Brazilian journalist (1956–2020)

Gilberto Dimenstein (August 28, 1956 – May 29, 2020) was a Brazilian journalist. He was the publisher of Catraca Livre, appointed by Financial Times as one of the most inspiring applications of digital technology for social good. He also kept a column at CBN radio.

Dimestein published many works regarding human, children's and youth rights, besides works on citizenship.

For 2011 he was a Fellow at Harvard's Advanced Leadership Initiative, where he worked in partnership with researchers at the Media Lab of MIT on an Internet program to help cities transform themselves into learning communities (Open City Labs, known as "Catraca Livre" (Free Turnstile) in Brazil).

Dimenstein started his career at Shalom, a magazine dedicated to the Jewish community. Subsequently, he worked in Veja, Jornal do Brasil, Correio Braziliense, Última Hora.

For his reporting on social issues and his experiences with educational projects, Gilberto Dimenstein was named by Época magazine in 2007 as one of the hundred most influential figures in the country. Among the many awards he has won are the National Award for Human Rights along with D. Paulo Evaristo Arns, the Criança e Paz Award from UNICEF, McArthur Foundation grant to investigate the sexual exploitation of children and Honorable Mention for the Maria Moors Cabot Award from Columbia University School of Journalism in New York. He also won the Esso prize twice (main category in 1988 and Political Information in 1989, both when working at Folha de S.Paulo ) and the 1994 Jabuti prize for best non-fiction book with O Cidadão de Papel.
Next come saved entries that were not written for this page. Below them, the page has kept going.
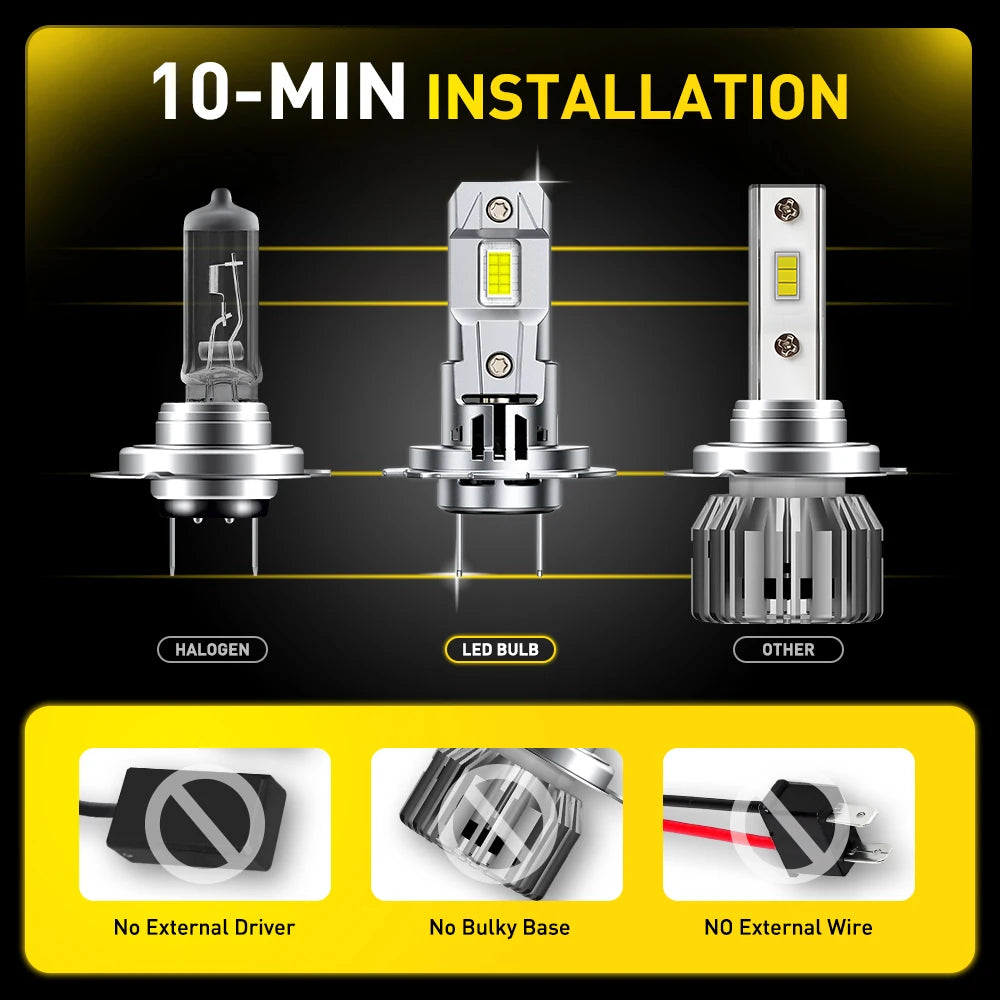 10-MIN INSTALLATION

HALOGEN

LED BULB

OTHER

No External Driver

No Bulky Base

NO External Wire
Dimenstein was one of the creators of Andi (News Agency for Children's Rights), which is circulated in Brazil and several countries in Latin America. In 2009, a document prepared at Harvard Business School, named him as an example of community innovation for his neighborhood-school project initially developed in São Paulo and replicated across the country.

Dimenstein's website, Catraca Livre, caused outrage among Brazilians due to its coverage of LaMia Flight 2933 crash. Such coverage included posting selfies sent by players to friends on social media and sensationalist headlines and associated stories. Dimenstein issued apologies, claiming he "had won many journalistic prizes before".

Dimenstein sued comedian Danilo Gentili over Facebook posts Gentili made. Gentili's posts were a reply to scathing comments Dimenstein made at Catraca Livre website on one of the comedian's jokes with members of Gentili's staff.

== Death ==
Dimenstein died on May 29, 2020, in São Paulo, after complications of pancreatic cancer.